_INSTRUCTIONS FOR THE TASK_
Copy exactly the stretch of data below from the line with "genus: Martes" through the line with "California, site 2006663_sa-31743b, 2023-09-30T09:39:41, 3-frame", including both of those lines.
Segment Start: TASK DATA
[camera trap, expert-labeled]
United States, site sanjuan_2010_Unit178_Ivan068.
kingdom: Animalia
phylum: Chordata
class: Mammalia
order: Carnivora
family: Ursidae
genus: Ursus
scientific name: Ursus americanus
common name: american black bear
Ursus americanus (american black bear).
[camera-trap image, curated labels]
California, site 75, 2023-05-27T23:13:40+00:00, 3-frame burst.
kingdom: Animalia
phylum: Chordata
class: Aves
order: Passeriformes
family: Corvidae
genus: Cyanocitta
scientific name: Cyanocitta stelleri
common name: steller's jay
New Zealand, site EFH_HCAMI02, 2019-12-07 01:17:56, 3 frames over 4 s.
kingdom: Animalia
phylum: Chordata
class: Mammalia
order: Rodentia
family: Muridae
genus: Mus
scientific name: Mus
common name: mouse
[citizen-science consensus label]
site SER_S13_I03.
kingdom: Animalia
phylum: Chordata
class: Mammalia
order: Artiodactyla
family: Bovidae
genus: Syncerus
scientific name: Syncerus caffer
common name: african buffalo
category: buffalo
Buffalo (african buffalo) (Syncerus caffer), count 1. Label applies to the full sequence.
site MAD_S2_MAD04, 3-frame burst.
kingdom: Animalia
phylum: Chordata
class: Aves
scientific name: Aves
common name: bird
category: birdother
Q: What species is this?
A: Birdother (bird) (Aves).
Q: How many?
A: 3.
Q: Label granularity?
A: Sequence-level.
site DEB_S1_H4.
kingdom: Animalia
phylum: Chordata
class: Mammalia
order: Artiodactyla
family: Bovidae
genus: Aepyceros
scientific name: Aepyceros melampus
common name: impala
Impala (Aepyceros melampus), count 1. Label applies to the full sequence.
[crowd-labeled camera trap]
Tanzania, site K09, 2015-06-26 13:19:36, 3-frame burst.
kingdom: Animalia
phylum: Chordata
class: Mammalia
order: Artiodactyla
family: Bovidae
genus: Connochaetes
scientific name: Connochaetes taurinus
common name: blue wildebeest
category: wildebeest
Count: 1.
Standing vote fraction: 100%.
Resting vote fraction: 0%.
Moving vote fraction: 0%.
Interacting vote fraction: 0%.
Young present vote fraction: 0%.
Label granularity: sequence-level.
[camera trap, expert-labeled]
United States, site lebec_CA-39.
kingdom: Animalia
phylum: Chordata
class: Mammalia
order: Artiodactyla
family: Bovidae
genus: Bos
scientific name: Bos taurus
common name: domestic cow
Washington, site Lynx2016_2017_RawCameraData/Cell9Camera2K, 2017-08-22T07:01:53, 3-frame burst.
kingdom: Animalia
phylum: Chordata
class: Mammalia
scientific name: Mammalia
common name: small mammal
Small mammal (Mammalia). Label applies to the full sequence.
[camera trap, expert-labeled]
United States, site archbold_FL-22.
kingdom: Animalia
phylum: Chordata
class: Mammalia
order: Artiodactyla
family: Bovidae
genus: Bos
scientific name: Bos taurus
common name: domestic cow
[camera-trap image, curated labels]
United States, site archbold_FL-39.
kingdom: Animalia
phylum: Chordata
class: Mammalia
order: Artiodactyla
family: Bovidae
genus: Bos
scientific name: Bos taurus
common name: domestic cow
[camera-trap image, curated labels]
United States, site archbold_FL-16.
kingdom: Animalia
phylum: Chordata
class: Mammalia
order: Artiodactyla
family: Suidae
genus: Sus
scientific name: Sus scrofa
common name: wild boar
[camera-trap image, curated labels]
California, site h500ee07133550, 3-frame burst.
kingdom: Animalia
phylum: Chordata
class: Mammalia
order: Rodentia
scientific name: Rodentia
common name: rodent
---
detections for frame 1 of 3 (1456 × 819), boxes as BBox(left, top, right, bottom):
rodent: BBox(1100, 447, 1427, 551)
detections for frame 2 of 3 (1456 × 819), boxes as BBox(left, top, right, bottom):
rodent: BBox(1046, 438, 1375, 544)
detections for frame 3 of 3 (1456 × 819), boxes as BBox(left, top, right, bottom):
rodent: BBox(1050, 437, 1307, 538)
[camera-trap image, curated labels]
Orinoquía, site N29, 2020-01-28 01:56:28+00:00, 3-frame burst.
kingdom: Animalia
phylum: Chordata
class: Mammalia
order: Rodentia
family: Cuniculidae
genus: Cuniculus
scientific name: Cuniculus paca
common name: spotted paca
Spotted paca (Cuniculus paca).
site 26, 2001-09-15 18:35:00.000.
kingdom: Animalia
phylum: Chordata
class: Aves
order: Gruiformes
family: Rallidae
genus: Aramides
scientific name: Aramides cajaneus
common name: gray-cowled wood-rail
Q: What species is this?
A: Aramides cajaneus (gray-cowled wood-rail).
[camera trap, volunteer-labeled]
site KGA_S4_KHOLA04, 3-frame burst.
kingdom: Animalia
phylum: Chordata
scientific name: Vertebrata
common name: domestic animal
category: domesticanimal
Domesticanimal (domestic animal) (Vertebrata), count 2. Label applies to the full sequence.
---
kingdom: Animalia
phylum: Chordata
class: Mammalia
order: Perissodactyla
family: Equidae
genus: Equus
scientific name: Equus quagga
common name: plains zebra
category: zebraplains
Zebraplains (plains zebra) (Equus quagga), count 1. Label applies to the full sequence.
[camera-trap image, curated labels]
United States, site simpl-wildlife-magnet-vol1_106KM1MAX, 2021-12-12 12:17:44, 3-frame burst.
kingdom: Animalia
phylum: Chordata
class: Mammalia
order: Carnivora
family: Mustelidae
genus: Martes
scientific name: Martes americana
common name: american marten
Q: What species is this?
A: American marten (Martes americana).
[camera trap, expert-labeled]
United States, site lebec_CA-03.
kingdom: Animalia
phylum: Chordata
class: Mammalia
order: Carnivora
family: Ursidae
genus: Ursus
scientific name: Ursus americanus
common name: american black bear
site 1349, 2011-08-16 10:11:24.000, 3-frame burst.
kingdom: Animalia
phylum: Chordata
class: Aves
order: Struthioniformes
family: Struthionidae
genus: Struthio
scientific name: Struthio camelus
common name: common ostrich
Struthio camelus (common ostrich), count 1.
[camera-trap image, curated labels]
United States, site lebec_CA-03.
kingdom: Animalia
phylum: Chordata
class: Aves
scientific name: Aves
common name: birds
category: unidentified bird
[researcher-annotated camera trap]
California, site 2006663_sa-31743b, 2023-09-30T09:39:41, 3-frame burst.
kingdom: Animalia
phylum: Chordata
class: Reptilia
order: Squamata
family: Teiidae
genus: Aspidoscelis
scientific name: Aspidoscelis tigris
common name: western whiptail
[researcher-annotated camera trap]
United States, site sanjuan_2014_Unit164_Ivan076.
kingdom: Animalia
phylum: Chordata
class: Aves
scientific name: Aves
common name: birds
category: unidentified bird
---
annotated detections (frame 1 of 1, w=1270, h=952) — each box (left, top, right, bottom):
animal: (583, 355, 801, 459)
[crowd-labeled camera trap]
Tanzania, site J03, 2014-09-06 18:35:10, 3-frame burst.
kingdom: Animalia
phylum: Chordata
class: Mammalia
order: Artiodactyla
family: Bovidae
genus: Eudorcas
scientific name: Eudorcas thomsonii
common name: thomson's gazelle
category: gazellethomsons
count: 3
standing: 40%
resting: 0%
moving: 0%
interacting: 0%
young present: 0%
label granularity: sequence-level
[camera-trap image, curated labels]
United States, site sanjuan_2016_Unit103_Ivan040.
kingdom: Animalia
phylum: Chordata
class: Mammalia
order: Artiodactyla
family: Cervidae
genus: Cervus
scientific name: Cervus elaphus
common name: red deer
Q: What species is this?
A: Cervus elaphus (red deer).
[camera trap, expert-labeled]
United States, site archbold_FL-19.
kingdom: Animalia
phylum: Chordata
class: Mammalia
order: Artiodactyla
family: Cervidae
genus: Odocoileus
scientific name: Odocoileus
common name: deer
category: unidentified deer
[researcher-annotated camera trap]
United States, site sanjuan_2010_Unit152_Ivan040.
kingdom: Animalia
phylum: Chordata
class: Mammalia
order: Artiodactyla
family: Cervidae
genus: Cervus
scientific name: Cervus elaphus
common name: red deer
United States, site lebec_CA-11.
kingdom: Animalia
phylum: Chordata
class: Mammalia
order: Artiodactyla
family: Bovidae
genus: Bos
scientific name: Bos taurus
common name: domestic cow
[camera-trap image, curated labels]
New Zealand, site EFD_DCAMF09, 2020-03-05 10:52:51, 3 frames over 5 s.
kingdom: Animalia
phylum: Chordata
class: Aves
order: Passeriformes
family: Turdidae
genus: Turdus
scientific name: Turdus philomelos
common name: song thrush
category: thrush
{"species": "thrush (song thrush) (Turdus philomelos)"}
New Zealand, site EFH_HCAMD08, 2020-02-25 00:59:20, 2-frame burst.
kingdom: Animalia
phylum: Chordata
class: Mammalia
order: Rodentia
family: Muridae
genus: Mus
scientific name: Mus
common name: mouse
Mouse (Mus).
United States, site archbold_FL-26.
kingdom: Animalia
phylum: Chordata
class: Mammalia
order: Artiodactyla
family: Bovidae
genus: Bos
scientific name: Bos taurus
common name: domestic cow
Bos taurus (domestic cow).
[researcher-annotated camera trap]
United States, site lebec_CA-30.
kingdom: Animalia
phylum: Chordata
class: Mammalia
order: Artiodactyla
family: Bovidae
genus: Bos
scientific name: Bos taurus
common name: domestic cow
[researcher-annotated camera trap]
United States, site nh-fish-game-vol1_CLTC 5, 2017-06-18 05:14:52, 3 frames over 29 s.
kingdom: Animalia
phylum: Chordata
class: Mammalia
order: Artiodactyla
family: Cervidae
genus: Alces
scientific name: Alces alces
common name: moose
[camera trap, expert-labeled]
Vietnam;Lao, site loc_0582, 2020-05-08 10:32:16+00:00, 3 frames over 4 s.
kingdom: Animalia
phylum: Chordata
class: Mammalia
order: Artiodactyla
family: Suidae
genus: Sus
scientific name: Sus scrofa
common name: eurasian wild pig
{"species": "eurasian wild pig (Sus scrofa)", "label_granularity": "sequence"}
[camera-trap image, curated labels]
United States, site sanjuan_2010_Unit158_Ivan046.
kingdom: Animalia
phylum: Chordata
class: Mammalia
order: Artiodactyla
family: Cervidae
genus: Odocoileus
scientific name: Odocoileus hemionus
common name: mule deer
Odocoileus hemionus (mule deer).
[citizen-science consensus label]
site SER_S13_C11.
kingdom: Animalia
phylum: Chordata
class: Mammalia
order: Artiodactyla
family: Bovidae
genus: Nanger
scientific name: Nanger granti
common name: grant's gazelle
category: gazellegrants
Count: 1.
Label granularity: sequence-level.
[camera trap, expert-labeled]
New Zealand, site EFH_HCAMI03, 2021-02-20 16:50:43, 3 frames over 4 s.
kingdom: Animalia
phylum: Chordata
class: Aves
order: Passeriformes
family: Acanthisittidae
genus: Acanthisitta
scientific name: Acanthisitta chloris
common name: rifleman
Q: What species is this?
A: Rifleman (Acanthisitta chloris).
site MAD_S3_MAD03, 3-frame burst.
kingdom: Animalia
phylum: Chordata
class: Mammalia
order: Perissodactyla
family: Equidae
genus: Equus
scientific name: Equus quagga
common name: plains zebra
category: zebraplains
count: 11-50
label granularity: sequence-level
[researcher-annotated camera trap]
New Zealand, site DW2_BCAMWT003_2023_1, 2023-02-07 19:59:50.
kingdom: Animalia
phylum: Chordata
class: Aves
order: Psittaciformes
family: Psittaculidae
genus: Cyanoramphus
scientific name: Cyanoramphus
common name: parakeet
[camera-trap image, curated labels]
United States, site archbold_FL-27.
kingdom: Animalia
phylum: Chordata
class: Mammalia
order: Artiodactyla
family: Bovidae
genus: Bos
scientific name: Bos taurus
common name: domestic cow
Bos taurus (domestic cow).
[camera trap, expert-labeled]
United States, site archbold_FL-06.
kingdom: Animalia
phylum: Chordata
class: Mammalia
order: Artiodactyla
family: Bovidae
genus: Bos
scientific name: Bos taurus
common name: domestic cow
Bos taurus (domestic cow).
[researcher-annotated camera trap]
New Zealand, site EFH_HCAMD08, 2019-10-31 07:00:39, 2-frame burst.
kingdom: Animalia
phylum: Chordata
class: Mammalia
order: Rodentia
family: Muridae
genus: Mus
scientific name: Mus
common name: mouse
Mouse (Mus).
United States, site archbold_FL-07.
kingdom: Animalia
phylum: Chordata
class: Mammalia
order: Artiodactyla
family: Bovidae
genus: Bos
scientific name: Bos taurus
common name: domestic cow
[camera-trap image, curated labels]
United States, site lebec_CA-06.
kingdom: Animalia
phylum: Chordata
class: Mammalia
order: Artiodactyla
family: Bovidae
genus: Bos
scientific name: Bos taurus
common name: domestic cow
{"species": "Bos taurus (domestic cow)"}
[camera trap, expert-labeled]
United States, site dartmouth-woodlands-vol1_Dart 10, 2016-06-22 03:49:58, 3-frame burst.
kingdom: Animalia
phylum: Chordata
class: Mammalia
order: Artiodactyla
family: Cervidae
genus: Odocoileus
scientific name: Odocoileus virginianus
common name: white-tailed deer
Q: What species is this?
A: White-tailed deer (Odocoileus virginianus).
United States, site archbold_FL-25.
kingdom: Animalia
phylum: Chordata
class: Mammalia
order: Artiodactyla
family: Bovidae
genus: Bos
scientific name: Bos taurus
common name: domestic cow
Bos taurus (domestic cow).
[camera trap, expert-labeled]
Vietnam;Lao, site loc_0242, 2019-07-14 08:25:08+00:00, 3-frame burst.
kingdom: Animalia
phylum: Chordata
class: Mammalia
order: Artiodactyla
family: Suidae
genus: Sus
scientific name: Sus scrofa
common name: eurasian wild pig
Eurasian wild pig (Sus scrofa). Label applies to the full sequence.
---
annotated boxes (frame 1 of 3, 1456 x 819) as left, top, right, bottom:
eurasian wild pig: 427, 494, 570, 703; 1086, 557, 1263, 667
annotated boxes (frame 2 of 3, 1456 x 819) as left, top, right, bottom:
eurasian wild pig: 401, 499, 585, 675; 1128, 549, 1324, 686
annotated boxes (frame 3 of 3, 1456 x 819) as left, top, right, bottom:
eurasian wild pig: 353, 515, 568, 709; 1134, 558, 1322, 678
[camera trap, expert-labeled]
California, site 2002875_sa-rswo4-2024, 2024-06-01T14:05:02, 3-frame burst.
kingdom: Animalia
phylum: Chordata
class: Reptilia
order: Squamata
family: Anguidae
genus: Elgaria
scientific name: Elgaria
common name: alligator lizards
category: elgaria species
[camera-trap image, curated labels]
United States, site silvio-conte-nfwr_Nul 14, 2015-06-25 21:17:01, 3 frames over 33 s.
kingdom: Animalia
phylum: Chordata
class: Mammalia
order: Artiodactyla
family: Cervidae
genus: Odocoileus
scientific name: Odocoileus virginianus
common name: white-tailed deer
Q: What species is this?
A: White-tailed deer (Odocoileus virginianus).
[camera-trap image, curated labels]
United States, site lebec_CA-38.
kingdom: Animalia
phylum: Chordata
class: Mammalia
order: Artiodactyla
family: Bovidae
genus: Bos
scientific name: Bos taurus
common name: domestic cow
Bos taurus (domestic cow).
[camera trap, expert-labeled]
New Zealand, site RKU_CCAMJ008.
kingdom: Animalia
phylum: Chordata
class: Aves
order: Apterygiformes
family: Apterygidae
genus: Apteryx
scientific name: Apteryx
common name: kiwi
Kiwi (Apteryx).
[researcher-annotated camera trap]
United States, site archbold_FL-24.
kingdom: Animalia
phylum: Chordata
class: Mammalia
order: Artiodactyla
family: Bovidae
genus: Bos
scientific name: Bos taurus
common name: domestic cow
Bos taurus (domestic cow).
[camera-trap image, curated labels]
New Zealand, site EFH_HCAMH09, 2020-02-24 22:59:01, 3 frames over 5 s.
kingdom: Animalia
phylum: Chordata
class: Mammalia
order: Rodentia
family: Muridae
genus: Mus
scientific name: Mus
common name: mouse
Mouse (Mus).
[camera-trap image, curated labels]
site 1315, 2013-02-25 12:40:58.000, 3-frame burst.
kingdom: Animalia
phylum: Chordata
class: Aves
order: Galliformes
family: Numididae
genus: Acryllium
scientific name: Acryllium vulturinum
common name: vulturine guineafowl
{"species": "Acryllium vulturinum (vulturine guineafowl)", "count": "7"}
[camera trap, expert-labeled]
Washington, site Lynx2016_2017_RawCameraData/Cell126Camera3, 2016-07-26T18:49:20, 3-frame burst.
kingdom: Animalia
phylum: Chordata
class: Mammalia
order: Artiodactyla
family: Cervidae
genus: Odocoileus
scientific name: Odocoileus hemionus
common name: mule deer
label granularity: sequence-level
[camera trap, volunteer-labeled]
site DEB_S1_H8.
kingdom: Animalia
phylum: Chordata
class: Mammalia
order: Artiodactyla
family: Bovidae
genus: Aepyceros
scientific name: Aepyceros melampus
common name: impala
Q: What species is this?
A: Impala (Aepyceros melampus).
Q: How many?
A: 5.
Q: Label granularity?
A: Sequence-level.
Segment End: TASK DATA
_ANSWER TO THE PROBLEM_
genus: Martes
scientific name: Martes americana
common name: american marten
Q: What species is this?
A: American marten (Martes americana).
[camera trap, expert-labeled]
United States, site lebec_CA-03.
kingdom: Animalia
phylum: Chordata
class: Mammalia
order: Carnivora
family: Ursidae
genus: Ursus
scientific name: Ursus americanus
common name: american black bear
site 1349, 2011-08-16 10:11:24.000, 3-frame burst.
kingdom: Animalia
phylum: Chordata
class: Aves
order: Struthioniformes
family: Struthionidae
genus: Struthio
scientific name: Struthio camelus
common name: common ostrich
Struthio camelus (common ostrich), count 1.
[camera-trap image, curated labels]
United States, site lebec_CA-03.
kingdom: Animalia
phylum: Chordata
class: Aves
scientific name: Aves
common name: birds
category: unidentified bird
[researcher-annotated camera trap]
California, site 2006663_sa-31743b, 2023-09-30T09:39:41, 3-frame burst.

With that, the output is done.